◆ WRITTEN INSTRUCTION
From the material below, copy every line that contains the word "yellow", keeping each line unchanged.

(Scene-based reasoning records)
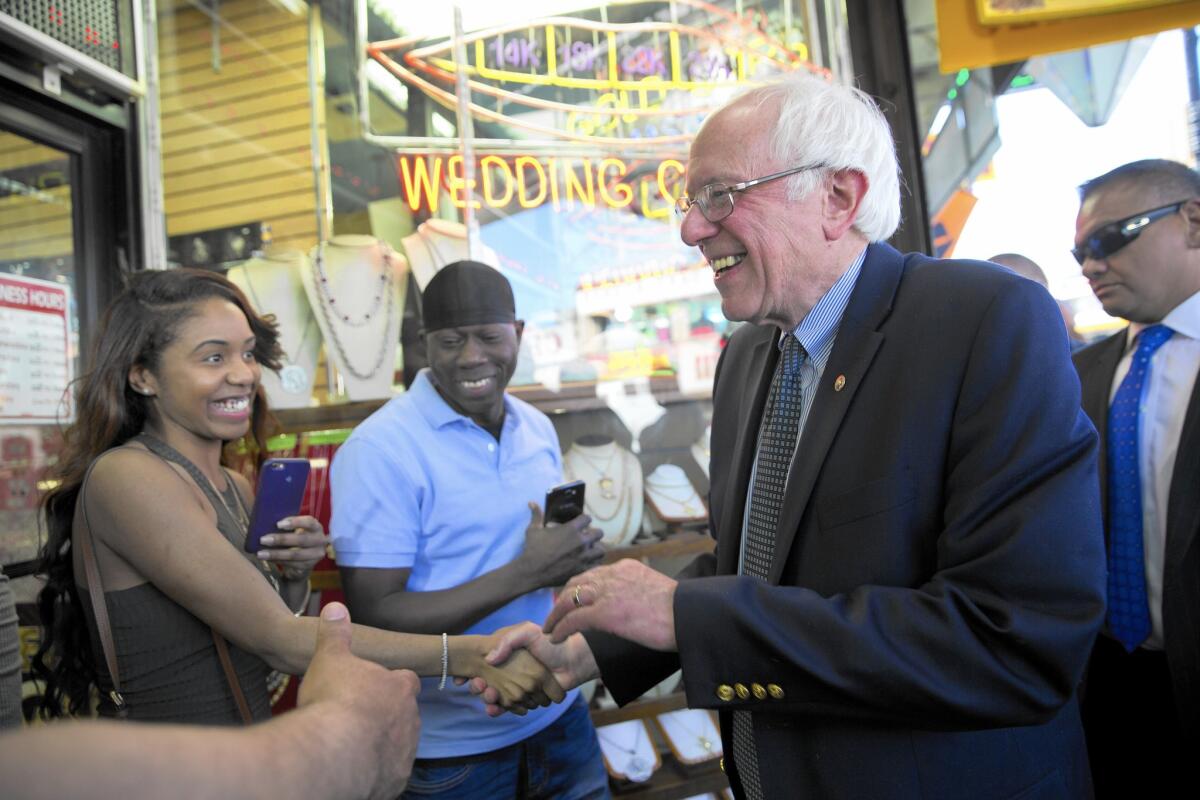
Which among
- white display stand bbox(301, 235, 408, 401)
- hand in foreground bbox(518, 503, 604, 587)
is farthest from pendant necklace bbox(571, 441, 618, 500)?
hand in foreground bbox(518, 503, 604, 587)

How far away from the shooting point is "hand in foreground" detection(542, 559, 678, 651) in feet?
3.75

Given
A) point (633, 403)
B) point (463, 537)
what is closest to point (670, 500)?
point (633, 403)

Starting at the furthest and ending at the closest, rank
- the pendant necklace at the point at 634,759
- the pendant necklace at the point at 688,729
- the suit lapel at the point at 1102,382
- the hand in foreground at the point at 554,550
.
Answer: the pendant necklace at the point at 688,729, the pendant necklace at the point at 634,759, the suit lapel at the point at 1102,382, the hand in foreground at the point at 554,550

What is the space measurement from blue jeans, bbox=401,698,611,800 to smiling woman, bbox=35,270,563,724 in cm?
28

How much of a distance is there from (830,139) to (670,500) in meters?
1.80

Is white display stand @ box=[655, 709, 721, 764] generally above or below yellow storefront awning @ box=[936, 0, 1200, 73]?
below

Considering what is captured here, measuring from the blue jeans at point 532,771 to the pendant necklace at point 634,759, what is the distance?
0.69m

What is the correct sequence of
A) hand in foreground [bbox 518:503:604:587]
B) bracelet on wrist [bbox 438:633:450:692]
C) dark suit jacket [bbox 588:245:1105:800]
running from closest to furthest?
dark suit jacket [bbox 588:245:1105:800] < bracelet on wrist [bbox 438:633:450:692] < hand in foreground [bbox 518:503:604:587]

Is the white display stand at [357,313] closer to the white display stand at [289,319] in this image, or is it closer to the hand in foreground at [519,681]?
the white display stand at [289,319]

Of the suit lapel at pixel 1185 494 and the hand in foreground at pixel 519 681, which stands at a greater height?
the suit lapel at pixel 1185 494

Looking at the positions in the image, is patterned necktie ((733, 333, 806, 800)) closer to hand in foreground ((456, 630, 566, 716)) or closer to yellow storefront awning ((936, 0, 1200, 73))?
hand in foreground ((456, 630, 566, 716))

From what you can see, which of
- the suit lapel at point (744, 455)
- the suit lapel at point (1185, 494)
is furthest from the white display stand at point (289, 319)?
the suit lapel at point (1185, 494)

==

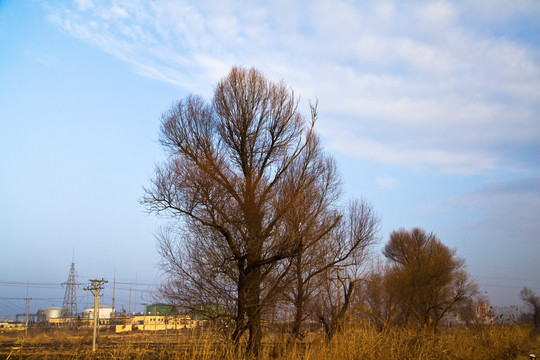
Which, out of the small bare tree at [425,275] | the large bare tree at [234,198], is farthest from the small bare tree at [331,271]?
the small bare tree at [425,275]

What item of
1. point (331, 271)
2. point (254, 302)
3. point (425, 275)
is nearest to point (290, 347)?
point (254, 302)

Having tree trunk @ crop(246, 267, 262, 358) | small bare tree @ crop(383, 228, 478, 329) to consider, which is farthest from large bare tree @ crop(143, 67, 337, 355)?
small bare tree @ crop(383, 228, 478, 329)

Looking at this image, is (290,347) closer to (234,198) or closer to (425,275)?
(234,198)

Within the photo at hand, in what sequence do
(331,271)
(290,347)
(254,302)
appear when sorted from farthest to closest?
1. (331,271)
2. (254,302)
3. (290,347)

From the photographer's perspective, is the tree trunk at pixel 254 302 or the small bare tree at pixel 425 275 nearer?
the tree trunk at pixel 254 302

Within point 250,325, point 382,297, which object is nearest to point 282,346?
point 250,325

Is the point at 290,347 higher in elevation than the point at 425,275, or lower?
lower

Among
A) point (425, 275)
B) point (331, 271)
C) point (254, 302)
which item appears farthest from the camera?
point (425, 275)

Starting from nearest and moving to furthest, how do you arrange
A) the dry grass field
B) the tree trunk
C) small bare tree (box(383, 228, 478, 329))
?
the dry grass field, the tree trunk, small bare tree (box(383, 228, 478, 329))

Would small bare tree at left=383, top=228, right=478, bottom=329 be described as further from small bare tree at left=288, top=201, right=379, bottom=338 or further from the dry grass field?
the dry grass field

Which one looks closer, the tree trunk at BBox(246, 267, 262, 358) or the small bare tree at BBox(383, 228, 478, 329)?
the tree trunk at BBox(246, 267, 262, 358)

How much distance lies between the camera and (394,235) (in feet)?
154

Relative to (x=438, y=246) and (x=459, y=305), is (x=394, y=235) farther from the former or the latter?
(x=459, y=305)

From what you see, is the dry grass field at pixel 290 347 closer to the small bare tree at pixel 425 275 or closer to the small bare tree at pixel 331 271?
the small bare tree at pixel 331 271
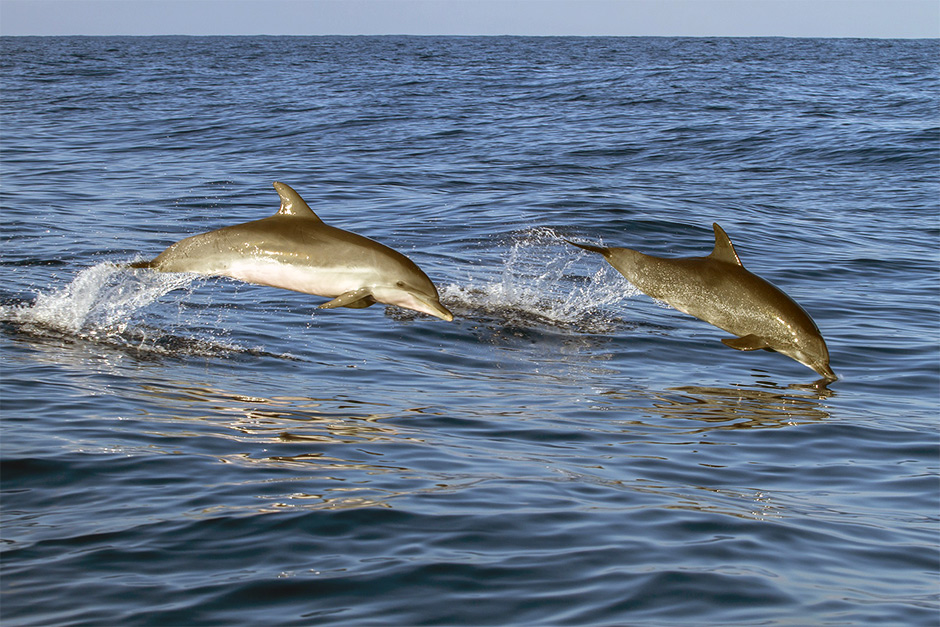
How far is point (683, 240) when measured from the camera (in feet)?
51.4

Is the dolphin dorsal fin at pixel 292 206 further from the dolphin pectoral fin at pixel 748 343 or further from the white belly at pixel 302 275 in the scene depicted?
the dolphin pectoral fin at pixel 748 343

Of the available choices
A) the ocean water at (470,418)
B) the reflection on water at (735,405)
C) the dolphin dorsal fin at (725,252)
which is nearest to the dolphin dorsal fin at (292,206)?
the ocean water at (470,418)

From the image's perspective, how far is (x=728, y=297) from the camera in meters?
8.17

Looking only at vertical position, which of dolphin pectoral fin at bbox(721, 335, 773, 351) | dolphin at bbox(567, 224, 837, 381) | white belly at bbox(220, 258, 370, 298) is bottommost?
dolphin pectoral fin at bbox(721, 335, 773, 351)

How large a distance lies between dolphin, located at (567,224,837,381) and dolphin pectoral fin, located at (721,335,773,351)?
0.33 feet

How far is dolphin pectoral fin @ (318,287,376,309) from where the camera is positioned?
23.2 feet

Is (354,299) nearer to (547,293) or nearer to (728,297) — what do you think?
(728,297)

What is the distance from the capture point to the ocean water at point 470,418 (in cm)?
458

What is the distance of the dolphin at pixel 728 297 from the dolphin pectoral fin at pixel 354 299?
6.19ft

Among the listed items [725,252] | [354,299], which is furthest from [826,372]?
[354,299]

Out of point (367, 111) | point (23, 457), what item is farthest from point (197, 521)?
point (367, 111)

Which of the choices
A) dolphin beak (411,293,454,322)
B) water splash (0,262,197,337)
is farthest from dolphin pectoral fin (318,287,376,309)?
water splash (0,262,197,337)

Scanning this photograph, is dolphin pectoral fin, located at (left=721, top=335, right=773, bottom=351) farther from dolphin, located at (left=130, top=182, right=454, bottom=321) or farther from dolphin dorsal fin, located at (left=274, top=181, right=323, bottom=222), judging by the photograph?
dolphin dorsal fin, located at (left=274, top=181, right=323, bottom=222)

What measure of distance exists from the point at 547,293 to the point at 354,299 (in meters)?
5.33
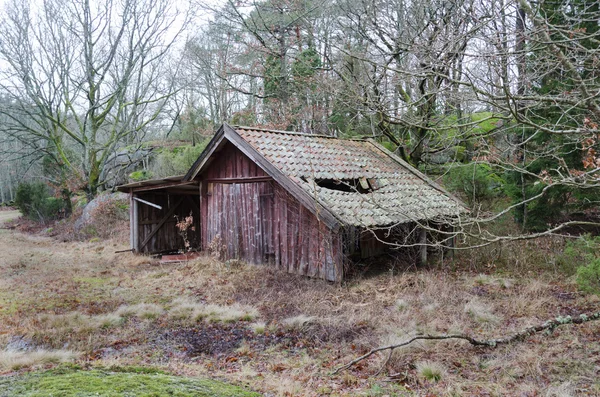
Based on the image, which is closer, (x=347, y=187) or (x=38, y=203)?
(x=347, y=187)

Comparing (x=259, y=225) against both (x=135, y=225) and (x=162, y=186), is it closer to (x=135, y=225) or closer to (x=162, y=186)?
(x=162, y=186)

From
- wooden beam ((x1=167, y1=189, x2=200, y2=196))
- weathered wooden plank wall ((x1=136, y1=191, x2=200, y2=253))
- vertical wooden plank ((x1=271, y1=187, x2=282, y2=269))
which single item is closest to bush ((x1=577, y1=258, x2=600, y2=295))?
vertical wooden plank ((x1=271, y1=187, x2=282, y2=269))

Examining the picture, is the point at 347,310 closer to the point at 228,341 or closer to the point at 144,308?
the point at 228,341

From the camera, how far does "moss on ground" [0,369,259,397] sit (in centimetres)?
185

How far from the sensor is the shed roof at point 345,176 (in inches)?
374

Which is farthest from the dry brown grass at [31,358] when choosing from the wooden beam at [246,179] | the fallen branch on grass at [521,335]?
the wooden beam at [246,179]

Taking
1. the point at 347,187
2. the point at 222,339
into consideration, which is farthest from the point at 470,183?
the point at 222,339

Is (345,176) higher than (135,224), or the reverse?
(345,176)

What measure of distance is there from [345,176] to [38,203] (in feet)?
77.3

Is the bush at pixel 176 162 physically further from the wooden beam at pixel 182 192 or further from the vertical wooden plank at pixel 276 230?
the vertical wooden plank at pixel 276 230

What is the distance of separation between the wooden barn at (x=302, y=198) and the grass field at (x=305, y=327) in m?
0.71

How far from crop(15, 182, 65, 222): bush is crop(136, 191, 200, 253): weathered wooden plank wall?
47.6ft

* * *

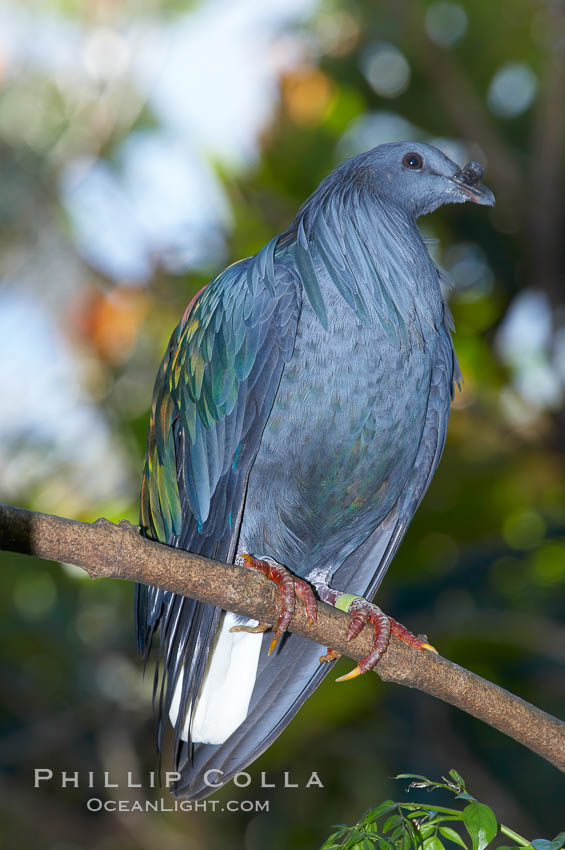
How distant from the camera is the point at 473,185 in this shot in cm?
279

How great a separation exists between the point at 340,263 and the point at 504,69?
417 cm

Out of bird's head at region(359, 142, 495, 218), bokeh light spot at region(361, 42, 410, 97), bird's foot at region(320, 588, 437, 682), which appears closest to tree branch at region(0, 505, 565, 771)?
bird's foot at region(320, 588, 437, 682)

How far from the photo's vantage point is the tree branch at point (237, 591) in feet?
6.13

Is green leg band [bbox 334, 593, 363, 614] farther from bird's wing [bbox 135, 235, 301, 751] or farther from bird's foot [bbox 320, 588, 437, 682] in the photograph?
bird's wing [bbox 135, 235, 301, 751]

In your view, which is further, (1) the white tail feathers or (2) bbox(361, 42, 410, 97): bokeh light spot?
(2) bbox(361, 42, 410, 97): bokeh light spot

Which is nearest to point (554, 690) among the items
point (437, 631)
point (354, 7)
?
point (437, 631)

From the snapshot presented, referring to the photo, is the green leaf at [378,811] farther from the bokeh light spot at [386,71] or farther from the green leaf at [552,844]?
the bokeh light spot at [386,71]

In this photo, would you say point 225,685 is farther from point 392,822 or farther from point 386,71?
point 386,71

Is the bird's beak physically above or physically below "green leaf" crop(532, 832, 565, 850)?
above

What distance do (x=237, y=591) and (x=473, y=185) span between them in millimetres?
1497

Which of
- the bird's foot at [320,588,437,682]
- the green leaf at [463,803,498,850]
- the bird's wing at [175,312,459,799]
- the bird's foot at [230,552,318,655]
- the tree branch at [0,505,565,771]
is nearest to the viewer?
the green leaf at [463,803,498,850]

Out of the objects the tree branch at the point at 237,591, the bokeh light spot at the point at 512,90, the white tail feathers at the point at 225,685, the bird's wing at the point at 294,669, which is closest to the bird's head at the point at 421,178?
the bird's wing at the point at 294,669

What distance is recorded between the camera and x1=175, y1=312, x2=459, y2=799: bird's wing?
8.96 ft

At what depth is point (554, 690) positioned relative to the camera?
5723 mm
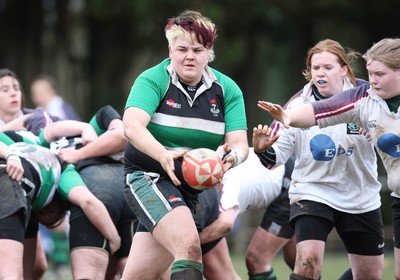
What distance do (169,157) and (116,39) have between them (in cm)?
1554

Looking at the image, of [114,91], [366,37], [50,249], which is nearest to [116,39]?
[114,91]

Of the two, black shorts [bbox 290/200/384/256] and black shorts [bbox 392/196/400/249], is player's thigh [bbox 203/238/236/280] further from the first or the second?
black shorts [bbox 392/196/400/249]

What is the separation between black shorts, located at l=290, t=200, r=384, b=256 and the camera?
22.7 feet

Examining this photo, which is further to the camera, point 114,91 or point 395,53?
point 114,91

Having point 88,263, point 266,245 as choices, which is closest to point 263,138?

◆ FULL ANSWER
Is white display stand @ box=[655, 709, 721, 764] generally above or below yellow storefront awning @ box=[936, 0, 1200, 73]?
Looking at the positions in the image, is patterned necktie ((733, 333, 806, 800)) closer to hand in foreground ((456, 630, 566, 716)) or closer to yellow storefront awning ((936, 0, 1200, 73))?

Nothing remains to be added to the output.